Но Хеншок, самовлюбленный хвастун, восторгавшийся собственными статуэтками, пожелал сохранить лицо:
– Сожалею, что ты увидел Валери: это только усугубляет трагедию для нас троих, – но узнать все значит простить. Пожалуйста, присядь и позволь мне объясниться.
– Валяй! – Ледло тяжело рухнул в кресло. – С удовольствием выслушаю историю о том, как Валери разрушила мою жизнь, чтобы сэкономить десять фунтов. Возможно, это меня развлечет. Уверен, она могла попросить десятку у тебя. Да и ты мог бы избавить ее от хлопот, приняв удар на себя.
– Я не знал, что она задумала, пока не стало слишком поздно, – начал Хеншок, – как не знал и о том, что Валери выбрала соответчиком тебя, пока ты сам мне не сказал. Все началось, когда я отказался обманывать ее мужа: ты ведь меня знаешь, я человек прямой и терпеть не могу закулисные игры, – пошел к Кармейну и попросил дать ей развод, чтобы мы смогли пожениться. Тот отказался. Больше того: мерзавец дал ей понять, что охотно разведется с ней, если соответчиком будет кто угодно, только не я. В разговоре с Валери я упомянул, что рекомендовал тебе один отель в Фенсмуте, когда ты собирался туда на пару дней, и она тоже остановилась там, не сказав мне. Я не знал об этом.
– А когда я показал тебе поданный Валери иск о разводе и свое заявление о непричастности, ты тоже ничего не знал? Ты не поверил, что я был ее любовником?
– Нет. Конечно, нет! Я пробовал вразумить Валери, но она отказалась отозвать бумаги, заявив, что это ее личное дело, а я могу относиться к ее поступку как мне заблагорассудится. Что я мог поделать? Если бы даже рассказал тебе все, это все равно ничего бы не изменило.
– И все же ты женился на ней! Построил свой брак на руинах моего!
– Скажи еще – на костях твоей двоюродной бабки! Черта с два! – взорвался Хеншок, и бывшие друзья оказались по разные стороны стола, свирепо сверля друг друга глазами. – Ты сам себя обманываешь! Неужели не понимаешь? Ты когда-нибудь спрашивал себя, почему Рут тебе не поверила? Разумеется, она поверила! Твой брак давно развалился. Думаешь, я ни о чем не догадывался? Рут едва выносила тебя и с радостью воспользовалась возможностью, которую предоставила ей Валери.

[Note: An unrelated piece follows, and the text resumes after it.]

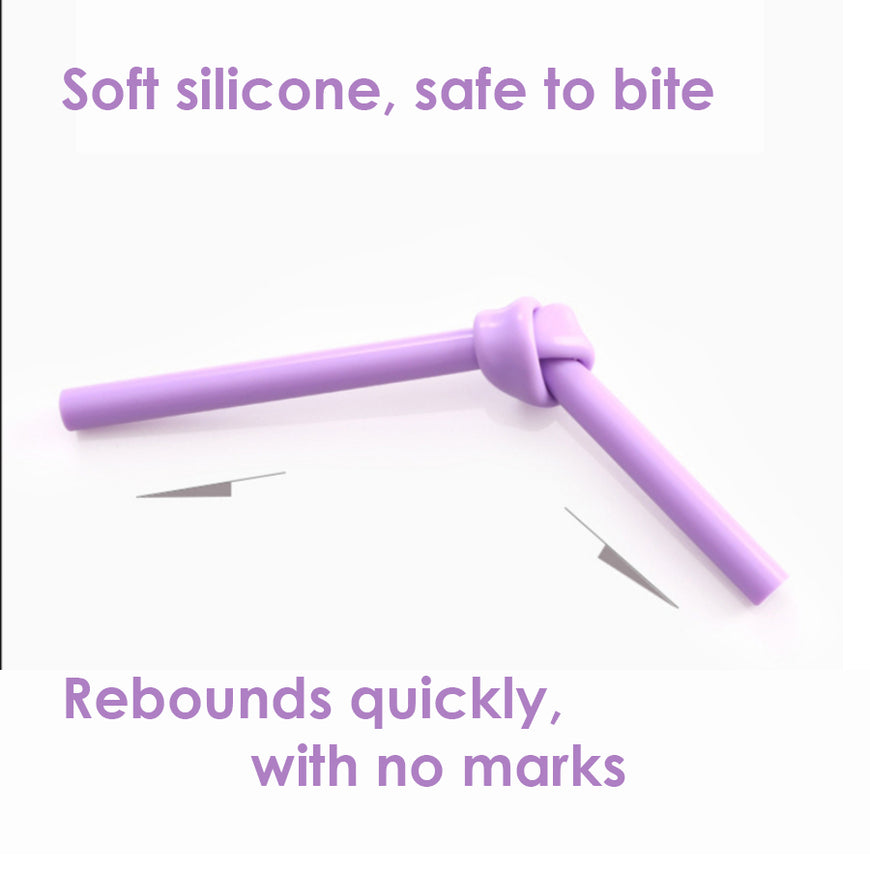 Silicone Straws 6 Pack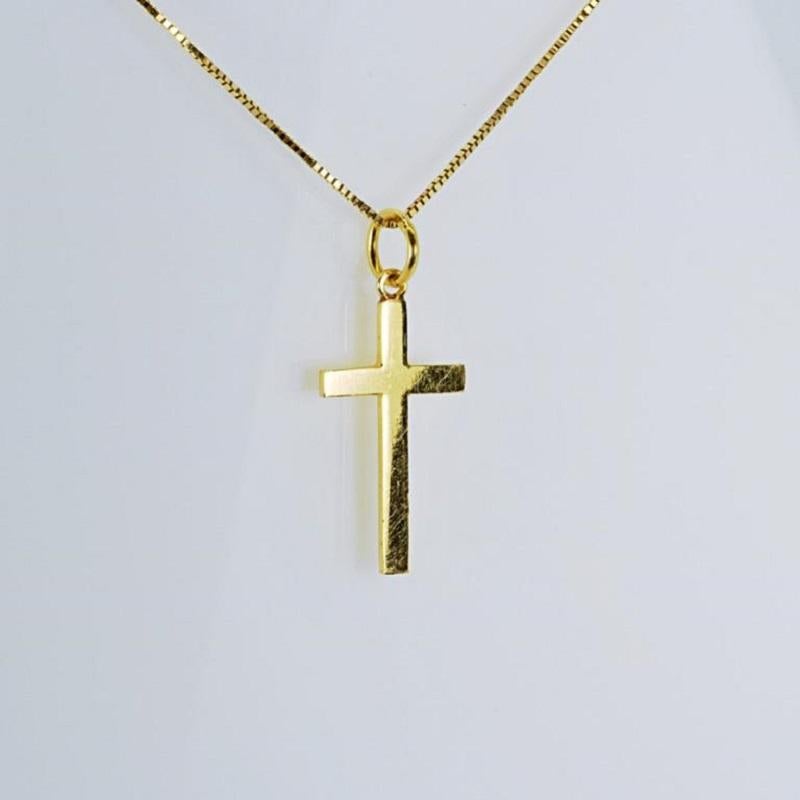 22k gold cross necklace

Слова Хеншока подтвердили тайные подозрения Ледло, на мгновение ему приоткрылась невыносимая, мучительная правда. Когда друг отвернулся, Ледло схватил первое, что подвернулось под руку, и ударил. В этот миг он видел перед собой собственное лицо, лицо ничтожного труса, упивающегося жалостью к себе, слизняка, который вот уже восемнадцать лет принимает картинные позы и изображает скорбь, пытаясь скрыть от самого себя, что жена не любила его, с трудом терпела, а потому подло сбежала.